DRY is a Trade-Off

Fri 11 December 2020 by Moshe Zadka

DRY, or Don't Repeat Yourself is frequently touted as a principle of software development. "Copy-pasta" is the derisive term applied to a violation of it, tying together the concept of copying code and pasta as description of software development bad practices (see also spaghetti code).

It is so uniformly reviled that some people call DRY a "principle" that you should never violate. Indeed, some linters even detect copy-paste so that it can never sneak into the code. But copy-paste is not a comic-book villain, and DRY does not come bedecked in primary colors to defeat it.

It is worthwhile to know why DRY started out as a principle. In particular, some for some modern software development practices, violating DRY is the right thing to do.

The main problem with repeating a code chunk is that if a bug is found, there is more than one place where it needs to be fixed. On the surface of it, this seems like a reasonable criticism. All code has bugs, those bugs will be fixed, why not minimize the cost of fixing them?
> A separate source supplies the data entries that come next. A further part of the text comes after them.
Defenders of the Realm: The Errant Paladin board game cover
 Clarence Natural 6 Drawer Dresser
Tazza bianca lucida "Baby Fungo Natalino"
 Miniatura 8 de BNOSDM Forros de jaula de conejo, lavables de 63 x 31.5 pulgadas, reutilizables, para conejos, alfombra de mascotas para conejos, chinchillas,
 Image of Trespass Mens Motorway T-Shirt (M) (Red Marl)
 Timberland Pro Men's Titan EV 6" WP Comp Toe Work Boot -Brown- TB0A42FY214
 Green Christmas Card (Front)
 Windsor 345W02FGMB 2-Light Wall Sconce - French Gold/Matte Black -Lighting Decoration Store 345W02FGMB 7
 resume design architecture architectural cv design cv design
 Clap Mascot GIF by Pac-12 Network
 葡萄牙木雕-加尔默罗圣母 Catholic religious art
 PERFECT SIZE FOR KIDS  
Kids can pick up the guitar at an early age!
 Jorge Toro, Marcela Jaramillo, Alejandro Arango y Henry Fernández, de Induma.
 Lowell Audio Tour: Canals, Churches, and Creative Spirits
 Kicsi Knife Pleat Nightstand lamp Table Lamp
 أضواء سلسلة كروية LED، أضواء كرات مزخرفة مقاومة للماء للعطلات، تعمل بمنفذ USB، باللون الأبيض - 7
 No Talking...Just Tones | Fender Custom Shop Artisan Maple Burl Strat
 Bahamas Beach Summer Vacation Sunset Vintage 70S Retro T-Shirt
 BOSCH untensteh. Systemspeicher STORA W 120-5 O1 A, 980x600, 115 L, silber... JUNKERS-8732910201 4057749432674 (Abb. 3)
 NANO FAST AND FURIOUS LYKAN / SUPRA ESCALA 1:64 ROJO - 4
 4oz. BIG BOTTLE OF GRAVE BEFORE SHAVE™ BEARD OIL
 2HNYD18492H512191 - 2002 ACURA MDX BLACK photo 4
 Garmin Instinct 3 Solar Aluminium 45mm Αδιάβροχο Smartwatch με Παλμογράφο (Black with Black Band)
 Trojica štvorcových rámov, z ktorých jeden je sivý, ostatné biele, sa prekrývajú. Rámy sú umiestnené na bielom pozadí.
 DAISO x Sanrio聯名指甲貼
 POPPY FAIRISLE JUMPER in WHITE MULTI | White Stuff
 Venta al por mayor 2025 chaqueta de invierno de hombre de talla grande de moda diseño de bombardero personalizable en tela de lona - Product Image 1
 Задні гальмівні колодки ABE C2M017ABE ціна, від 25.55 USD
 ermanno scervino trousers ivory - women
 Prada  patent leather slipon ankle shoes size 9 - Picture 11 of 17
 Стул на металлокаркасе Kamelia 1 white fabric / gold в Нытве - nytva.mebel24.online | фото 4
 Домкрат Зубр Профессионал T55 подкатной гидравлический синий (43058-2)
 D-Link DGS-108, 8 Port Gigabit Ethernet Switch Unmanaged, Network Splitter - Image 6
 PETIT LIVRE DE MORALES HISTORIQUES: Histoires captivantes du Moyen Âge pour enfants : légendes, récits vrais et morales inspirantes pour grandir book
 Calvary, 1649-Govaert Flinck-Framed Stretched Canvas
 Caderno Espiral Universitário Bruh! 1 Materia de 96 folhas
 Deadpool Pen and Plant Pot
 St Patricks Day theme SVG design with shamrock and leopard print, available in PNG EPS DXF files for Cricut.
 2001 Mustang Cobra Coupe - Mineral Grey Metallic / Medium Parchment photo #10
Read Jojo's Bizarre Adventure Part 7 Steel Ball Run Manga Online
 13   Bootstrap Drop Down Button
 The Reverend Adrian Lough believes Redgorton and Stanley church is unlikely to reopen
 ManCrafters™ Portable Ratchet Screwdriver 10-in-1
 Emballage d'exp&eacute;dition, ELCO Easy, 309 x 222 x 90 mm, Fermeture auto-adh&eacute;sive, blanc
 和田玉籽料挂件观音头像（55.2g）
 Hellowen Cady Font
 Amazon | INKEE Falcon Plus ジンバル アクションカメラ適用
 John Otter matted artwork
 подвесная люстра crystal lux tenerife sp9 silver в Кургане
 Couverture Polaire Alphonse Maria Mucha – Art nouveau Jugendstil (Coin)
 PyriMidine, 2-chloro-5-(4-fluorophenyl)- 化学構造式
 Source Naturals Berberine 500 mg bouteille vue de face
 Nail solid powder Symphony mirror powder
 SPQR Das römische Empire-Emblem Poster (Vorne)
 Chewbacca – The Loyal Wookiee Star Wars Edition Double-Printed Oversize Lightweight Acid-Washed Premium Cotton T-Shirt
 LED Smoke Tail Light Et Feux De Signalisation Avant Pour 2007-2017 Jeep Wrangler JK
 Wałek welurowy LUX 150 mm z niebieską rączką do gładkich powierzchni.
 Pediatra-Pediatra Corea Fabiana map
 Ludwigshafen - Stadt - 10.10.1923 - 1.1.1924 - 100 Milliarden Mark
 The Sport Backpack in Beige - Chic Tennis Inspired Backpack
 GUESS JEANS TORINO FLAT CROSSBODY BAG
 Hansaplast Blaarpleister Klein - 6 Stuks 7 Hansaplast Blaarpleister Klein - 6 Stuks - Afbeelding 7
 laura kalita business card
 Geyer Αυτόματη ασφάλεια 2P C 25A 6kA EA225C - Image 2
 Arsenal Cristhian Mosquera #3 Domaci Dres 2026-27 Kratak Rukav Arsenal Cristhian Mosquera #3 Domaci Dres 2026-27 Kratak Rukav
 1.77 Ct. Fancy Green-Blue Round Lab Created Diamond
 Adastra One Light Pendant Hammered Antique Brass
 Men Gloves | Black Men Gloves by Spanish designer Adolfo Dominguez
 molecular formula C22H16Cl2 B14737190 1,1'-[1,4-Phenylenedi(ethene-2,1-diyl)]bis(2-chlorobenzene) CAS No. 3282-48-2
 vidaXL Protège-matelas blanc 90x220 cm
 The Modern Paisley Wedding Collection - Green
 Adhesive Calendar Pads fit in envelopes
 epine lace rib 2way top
As with all engineering decisions, following DRY is a trade-off. DRY leads to the following issues:

  • Loss of locality
  • Overgeneralized code
  • Coordination issues
  • Ownership issues

Loss of locality

The alternative to copy-pasting the code is usually to put it in a function (or procedure, or a subroutine, depending on the language), and call it. This means that when reading through the original caller, it is less clear what the code does.

When you are debugging, this means we need to "Step into" the function. While stepping into, it is non-trivial to check the original variables. If you are doing "print debugging", this means finding the original source for the function and adding relevant print statements there.

Especially when DRY is pointed out and reactions are instinctive, the function might have some surprising semantics. For example, mutating contents of local variables is sensible in code. When you move this code to a function as a part of a straightforward DRY refactoring, this means that now a function is mutating its parameters.

Overgeneralized code

Even if the code initially was the same in both places, there is no a-priori guarantee that it will stay this way. For example, one of those places might be called frequently, and so would like to avoid logging too many details. The other place is called seldom, and those details are essential to trouble-shooting frequent problems.

The function that was refactored now has to support an extra parameter: whether to log those details or not. (This parameter might be a boolean, a logging level, or even a logging "object" that has correct levels set up.)

Since usually there is no institutional memory to undo the DRY refactoring, the function might add more and more cases, eventually almost being two functions in one. If the "copy-pasta" was more extensive, it might lead to extensive over-generalization: each place needs a slightly different variation of the functionality.

Coordination issues

Each modification of the "common" function now requires testing all of its callers. In some situations, this can be subtly non-trivial.

For example, if the repetition was across different repositories, now updates means updating library versions. The person making the change might not even be aware of all the callers. The callers only find out when a new library version is used in their code.

Ownership issues

When each of those code segments were repeated, ownership and responsibility were trivial. Whoever owned the surrounding code also owned the repeated segment.

Now that the code has been moved elsewhere, to a "shared" location, ownership can often be muddled. When a bug is found, who is supposed to fix it? What happens if that "bug" is already relied on by another use?

Especially in case with reactive DRY refactoring, there is little effort given to specifying the expected semantics of the common code. There might be some tests, but the behavior that is not captured by tests might still vary.

Summary

Having a common library which different code bases can be relied on is good. However, adding functions to such a library or libraries should be done mindfully. A reviewer comment about "this code duplicates the functionality already implemented here" or, even worse, something like pylint code duplication detector, does not have that context or mindfulness.

It is better to acknowledge the duplication, perhaps track it via a ticket, and let the actual "DRY" application take place later. This allows gathering more examples, thinking carefully about API design, and make sure that ownership and backwards compatibility issues have been thought of.

Deduplicating code by putting common lines into functions, without careful thought about abstractions, is never a good idea. Understanding how to abstract correctly is essentially API design. API design is subtle, and difficult to do well. There are no easy short-cuts, and developing expertise in it takes a long time.

Because API design is such a complex skill, it is not easy to give general guidelines except one: wait. Rushing into an API design does not make a good API, even if the person rushing is an expert.